L’échec de la réforme pacifique semble illustrer l’art de vivre à la française. Anne-Robert Turgot (1727-1781), intendant du Limousin puis contrôleur général des finances de Louis XVI, s’est essayé, sans réel succès, à une réforme audacieuse des finances et de la fiscalité du royaume. Face au déficit grandissant, sa politique tient en quelques points : pas de faillite, pas d’emprunt et pas d’augmentation des impôts. Le salut ne doit venir que d’une gestion plus rigoureuse des deniers de l’Etat. Les ministères sont soumis à une rude cure d’austérité ce qui, bien sûr, est loin de remporter l’adhésion des personnes contraintes. Le roi restreint les pensions accordées sans raison valable et tranche dans les dépenses superflues.

Turgot est aussi connu pour sa volonté de faciliter le commerce des grains, en supprimant les droits de douane et les octrois à l’intérieur du pays. On imagine mal aujourd’hui ce que pouvait représenter la politique des grains au XVIIIe siècle. Quand le pain est la nourriture quasi unique de la population, il est impératif de permettre aux grains de circuler, pour que les régions connaissant des difficultés frumentaires puissent être approvisionnées en grains venant d’autres parties du royaume.
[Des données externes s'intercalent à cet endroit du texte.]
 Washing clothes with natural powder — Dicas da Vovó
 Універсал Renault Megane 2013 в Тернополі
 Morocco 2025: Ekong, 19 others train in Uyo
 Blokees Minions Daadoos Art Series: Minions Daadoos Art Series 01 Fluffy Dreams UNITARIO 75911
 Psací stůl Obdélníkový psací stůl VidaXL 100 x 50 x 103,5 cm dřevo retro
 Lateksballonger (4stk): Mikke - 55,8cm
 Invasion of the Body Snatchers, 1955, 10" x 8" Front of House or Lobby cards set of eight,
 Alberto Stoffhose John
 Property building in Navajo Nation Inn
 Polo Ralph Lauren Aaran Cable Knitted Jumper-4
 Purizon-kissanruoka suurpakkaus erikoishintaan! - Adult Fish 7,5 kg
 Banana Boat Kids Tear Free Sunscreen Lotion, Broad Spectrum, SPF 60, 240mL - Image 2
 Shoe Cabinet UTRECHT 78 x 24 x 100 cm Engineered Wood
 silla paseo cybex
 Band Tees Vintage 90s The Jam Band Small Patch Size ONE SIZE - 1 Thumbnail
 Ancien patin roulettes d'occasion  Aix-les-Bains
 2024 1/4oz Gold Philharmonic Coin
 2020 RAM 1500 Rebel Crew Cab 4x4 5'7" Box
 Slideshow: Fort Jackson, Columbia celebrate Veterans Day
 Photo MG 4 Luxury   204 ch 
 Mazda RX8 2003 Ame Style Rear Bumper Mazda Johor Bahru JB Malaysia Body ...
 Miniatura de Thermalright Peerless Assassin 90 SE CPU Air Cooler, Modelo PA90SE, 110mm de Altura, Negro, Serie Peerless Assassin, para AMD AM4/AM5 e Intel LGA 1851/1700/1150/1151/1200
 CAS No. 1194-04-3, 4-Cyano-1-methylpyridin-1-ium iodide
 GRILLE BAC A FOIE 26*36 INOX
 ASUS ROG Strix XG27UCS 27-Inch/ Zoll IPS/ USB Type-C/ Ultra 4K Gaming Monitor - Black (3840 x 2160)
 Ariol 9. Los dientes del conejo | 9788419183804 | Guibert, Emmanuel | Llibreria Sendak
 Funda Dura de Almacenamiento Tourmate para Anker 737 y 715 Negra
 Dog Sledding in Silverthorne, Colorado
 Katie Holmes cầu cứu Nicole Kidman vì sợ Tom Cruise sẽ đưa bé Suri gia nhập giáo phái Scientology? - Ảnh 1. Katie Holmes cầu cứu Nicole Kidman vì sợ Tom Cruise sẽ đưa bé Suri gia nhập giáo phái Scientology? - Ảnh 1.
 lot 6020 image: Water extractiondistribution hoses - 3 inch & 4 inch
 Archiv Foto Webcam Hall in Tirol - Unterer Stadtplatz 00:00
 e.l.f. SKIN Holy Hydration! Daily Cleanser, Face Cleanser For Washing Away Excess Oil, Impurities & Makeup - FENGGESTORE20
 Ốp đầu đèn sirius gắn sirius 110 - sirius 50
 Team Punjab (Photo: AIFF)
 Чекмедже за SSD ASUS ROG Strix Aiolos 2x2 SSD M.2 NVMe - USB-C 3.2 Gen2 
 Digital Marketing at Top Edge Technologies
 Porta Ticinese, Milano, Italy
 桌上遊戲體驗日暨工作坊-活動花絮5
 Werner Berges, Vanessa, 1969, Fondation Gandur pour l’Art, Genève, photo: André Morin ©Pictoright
La moisson de 1774 étant mauvaise, les prix des céréales ont fortement augmenté durant l’hiver 1775, ce qui a causé la guerre des farines : des soulèvements armés dans plusieurs régions du pays. On a reproché au roi de ne plus contrôler les prix.

La rumeur véhiculée rapportait même que le roi et son ministre avaient conclu un pacte de famine pour affamer la population. Diffamation certes, mais le mal était réel. Turgot échoua dans sa réforme. Autre échec de Turgot : l’abolition de la corvée. Les Parlements se révoltent contre l’édit qui l’impose, arguant que cette abolition va contre la justice et est une tentative de renversement de l’ordre établi. Ils en appellent au peuple contre la tyrannie du roi qui tente d’imposer un édit injuste. Vaincu, Turgot doit reculer. Comme il échoue aussi à accroître l’assiette des impôts, et à faire payer la noblesse. Celle-ci argue qu’elle paye l’impôt du sang, c’est-à-dire qu’elle participe à l’effort de guerre dans la défense du royaume. Si c’était vrai au XIIIe siècle, cela l’est beaucoup moins dans les années 1770. Attaqué de toutes parts par les corporations et les privilégiés, Turgot n’est soutenu que par Louis XVI et quelques ministres amis, dont il finit par perdre la confiance. Il est finalement contraint à la démission en 1776. Son caractère impétueux et irascible a aussi joué contre lui. Avec un peu plus de souplesse et moins de dureté, il aurait pu réussir à faire passer quelques réformes.

C’est la Révolution qui parviendra à mettre en application les réformes portées par Louis XVI et son ministre. A l’été 1789, les nobles votent eux-mêmes la fin de leurs privilèges, et acceptent de payer l’impôt. Ils approuvent ainsi les changements voulus par Turgot, mais que ce dernier n’a pas vu aboutir. A bien des égards, comme l’a démontré Tocqueville, la Révolution française fait aboutir la révolution royale inachevée. Réformes fiscales et administratives, système métrique, ouverture du Louvre, ces projets portés par Louis XVI, et bloqués par la force des habitudes et des corporations, ont été mis en œuvre par la violence et la radicalité des révolutionnaires.